Dataset excerpt
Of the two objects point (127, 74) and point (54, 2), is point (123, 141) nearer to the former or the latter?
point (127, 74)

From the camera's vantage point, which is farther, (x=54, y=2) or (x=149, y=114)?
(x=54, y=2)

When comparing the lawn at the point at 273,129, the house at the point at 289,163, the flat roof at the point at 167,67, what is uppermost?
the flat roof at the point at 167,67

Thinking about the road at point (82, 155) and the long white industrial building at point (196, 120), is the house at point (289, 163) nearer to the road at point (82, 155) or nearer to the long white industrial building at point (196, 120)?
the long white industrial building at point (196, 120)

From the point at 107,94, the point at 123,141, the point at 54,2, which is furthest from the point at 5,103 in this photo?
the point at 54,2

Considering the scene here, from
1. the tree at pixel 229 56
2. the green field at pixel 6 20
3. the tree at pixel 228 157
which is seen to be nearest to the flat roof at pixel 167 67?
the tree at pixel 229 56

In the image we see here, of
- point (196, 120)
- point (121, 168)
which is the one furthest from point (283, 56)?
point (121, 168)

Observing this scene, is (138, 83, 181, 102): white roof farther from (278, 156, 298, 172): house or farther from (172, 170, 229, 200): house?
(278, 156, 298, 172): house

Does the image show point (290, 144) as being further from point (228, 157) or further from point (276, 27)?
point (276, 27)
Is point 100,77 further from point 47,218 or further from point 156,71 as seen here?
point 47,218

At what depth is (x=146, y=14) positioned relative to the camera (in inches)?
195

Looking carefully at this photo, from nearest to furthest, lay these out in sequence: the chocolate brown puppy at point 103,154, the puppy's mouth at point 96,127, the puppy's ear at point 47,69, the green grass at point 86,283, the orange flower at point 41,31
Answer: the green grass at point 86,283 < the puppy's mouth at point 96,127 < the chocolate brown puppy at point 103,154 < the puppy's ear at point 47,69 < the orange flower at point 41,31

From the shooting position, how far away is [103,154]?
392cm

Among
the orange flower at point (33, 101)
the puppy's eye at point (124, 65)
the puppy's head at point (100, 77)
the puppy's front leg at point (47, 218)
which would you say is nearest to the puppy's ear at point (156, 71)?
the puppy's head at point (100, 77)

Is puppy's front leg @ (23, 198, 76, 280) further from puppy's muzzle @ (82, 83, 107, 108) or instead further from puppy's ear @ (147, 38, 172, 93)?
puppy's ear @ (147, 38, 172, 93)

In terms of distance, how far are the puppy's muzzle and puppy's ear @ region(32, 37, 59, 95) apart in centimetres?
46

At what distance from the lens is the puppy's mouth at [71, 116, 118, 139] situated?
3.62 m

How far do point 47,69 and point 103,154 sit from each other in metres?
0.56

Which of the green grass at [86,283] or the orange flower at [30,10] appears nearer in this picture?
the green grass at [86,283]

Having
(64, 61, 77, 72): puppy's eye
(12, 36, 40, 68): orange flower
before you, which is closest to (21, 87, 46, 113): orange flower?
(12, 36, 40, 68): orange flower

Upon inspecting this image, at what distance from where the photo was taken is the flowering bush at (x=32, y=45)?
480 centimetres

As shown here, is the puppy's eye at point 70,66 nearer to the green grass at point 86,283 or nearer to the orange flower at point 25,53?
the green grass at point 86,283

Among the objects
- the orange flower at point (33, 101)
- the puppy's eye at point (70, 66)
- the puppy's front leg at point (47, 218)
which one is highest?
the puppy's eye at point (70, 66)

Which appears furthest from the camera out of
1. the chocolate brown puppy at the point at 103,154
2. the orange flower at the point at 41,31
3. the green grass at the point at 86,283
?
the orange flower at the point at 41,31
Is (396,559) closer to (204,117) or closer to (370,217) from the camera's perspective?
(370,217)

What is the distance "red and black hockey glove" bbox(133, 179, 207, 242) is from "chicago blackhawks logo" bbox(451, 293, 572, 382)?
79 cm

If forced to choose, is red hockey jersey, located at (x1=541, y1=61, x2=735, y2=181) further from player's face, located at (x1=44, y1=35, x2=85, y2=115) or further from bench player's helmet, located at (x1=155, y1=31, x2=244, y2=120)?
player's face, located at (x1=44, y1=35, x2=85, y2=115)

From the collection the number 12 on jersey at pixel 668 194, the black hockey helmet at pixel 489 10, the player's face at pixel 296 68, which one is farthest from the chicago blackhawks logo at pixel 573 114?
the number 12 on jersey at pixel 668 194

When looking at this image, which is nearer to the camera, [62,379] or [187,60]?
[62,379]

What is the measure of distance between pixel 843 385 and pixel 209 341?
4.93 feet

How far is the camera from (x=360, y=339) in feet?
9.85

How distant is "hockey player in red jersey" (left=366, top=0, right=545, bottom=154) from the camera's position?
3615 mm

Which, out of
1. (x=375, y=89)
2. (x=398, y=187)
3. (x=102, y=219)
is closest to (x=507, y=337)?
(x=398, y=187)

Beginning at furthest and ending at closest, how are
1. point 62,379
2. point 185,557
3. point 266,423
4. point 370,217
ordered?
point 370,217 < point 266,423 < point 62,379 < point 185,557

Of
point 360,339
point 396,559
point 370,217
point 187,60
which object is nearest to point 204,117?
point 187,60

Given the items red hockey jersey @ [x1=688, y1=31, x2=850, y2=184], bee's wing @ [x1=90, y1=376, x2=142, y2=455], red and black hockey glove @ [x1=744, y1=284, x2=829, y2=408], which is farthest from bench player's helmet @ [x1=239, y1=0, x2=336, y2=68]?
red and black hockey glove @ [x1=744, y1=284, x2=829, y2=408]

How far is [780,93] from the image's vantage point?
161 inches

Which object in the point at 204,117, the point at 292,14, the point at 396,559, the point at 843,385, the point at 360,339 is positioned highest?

> _Aim of the task_: Every line above should be written out again exactly as it stands.

> _Complete response_:
Of the two objects point (127, 74) and point (54, 2), is point (123, 141) nearer to the former or the latter?
point (127, 74)

From the camera's vantage point, which is farther, (x=54, y=2) or (x=149, y=114)?
(x=54, y=2)

When comparing the lawn at the point at 273,129, the house at the point at 289,163, the flat roof at the point at 167,67, what is uppermost?
the flat roof at the point at 167,67

Thinking about the road at point (82, 155) and the long white industrial building at point (196, 120), is the house at point (289, 163) nearer to the road at point (82, 155) or nearer to the long white industrial building at point (196, 120)?
the long white industrial building at point (196, 120)

From the point at 107,94, the point at 123,141, the point at 54,2, which is furthest from the point at 5,103 in this photo?
the point at 54,2

Considering the scene here, from
1. the tree at pixel 229 56
2. the green field at pixel 6 20
3. the tree at pixel 228 157
which is seen to be nearest to the flat roof at pixel 167 67?
the tree at pixel 229 56

In the image we see here, of
- point (196, 120)
- point (121, 168)
which is the one furthest from point (283, 56)?
point (121, 168)

Observing this scene, is (138, 83, 181, 102): white roof farther from (278, 156, 298, 172): house or farther from (172, 170, 229, 200): house?
(278, 156, 298, 172): house

Does the image show point (290, 144) as being further from point (228, 157) or further from point (276, 27)?
point (276, 27)
Is point 100,77 further from point 47,218 or further from point 156,71 as seen here?
point 47,218

At what depth is (x=146, y=14) positioned relative to the camera (in inches)?
195

Looking carefully at this photo, from nearest to furthest, lay these out in sequence: the chocolate brown puppy at point 103,154, the puppy's mouth at point 96,127, the puppy's ear at point 47,69, the green grass at point 86,283, the orange flower at point 41,31
Answer: the green grass at point 86,283 < the puppy's mouth at point 96,127 < the chocolate brown puppy at point 103,154 < the puppy's ear at point 47,69 < the orange flower at point 41,31

From the shooting position, how far away is [103,154]?
392cm

Among
the orange flower at point (33, 101)
the puppy's eye at point (124, 65)
the puppy's head at point (100, 77)
the puppy's front leg at point (47, 218)
which would you say is nearest to the puppy's ear at point (156, 71)?
the puppy's head at point (100, 77)

Is puppy's front leg @ (23, 198, 76, 280) further from puppy's muzzle @ (82, 83, 107, 108) or instead further from puppy's ear @ (147, 38, 172, 93)?
puppy's ear @ (147, 38, 172, 93)

In terms of distance, how far are the puppy's muzzle and puppy's ear @ region(32, 37, 59, 95) apart in centimetres?
46

At what distance from the lens is the puppy's mouth at [71, 116, 118, 139] situated?
3.62 m

How far do point 47,69 and point 103,154 sit from each other in metres?
0.56

Which of the green grass at [86,283] or the orange flower at [30,10] appears nearer in this picture?
the green grass at [86,283]

Having
(64, 61, 77, 72): puppy's eye
(12, 36, 40, 68): orange flower
before you, which is closest to (21, 87, 46, 113): orange flower?
(12, 36, 40, 68): orange flower

Upon inspecting this image, at what distance from where the photo was taken is the flowering bush at (x=32, y=45)?
480 centimetres

As shown here, is the puppy's eye at point 70,66 nearer to the green grass at point 86,283 or nearer to the orange flower at point 25,53?
the green grass at point 86,283

Among the objects
- the orange flower at point (33, 101)
- the puppy's eye at point (70, 66)
- the puppy's front leg at point (47, 218)
which one is highest?
the puppy's eye at point (70, 66)

Which appears furthest from the camera out of
1. the chocolate brown puppy at the point at 103,154
2. the orange flower at the point at 41,31
3. the green grass at the point at 86,283
?
the orange flower at the point at 41,31
Is (396,559) closer to (204,117) or closer to (370,217) from the camera's perspective?
(370,217)

What is the distance "red and black hockey glove" bbox(133, 179, 207, 242) is from "chicago blackhawks logo" bbox(451, 293, 572, 382)?
79 cm

If forced to choose, is red hockey jersey, located at (x1=541, y1=61, x2=735, y2=181) further from player's face, located at (x1=44, y1=35, x2=85, y2=115) or further from bench player's helmet, located at (x1=155, y1=31, x2=244, y2=120)?
player's face, located at (x1=44, y1=35, x2=85, y2=115)

From the collection the number 12 on jersey at pixel 668 194, the black hockey helmet at pixel 489 10, the player's face at pixel 296 68, which one is farthest from the chicago blackhawks logo at pixel 573 114?
the number 12 on jersey at pixel 668 194

When looking at this image, which is nearer to the camera, [62,379] or [187,60]?
[62,379]

What is the measure of distance between pixel 843 385 and pixel 209 341?
4.93 feet

How far is the camera from (x=360, y=339) in feet?
9.85

How distant is "hockey player in red jersey" (left=366, top=0, right=545, bottom=154) from the camera's position?
3615 mm

Which, out of
1. (x=375, y=89)
2. (x=398, y=187)
3. (x=102, y=219)
is closest to (x=507, y=337)?
(x=398, y=187)

Beginning at furthest and ending at closest, how are
1. point 62,379
2. point 185,557
3. point 266,423
4. point 370,217
ordered?
point 370,217 < point 266,423 < point 62,379 < point 185,557

Of
point 360,339
point 396,559
point 370,217
point 187,60
which object is nearest to point 204,117?
point 187,60

Given the items red hockey jersey @ [x1=688, y1=31, x2=850, y2=184], bee's wing @ [x1=90, y1=376, x2=142, y2=455], red and black hockey glove @ [x1=744, y1=284, x2=829, y2=408], which is farthest from bench player's helmet @ [x1=239, y1=0, x2=336, y2=68]?
red and black hockey glove @ [x1=744, y1=284, x2=829, y2=408]

How far is [780,93] from the image's vantage point?
161 inches

Which object in the point at 204,117, the point at 292,14, the point at 396,559, the point at 843,385, the point at 360,339 is positioned highest?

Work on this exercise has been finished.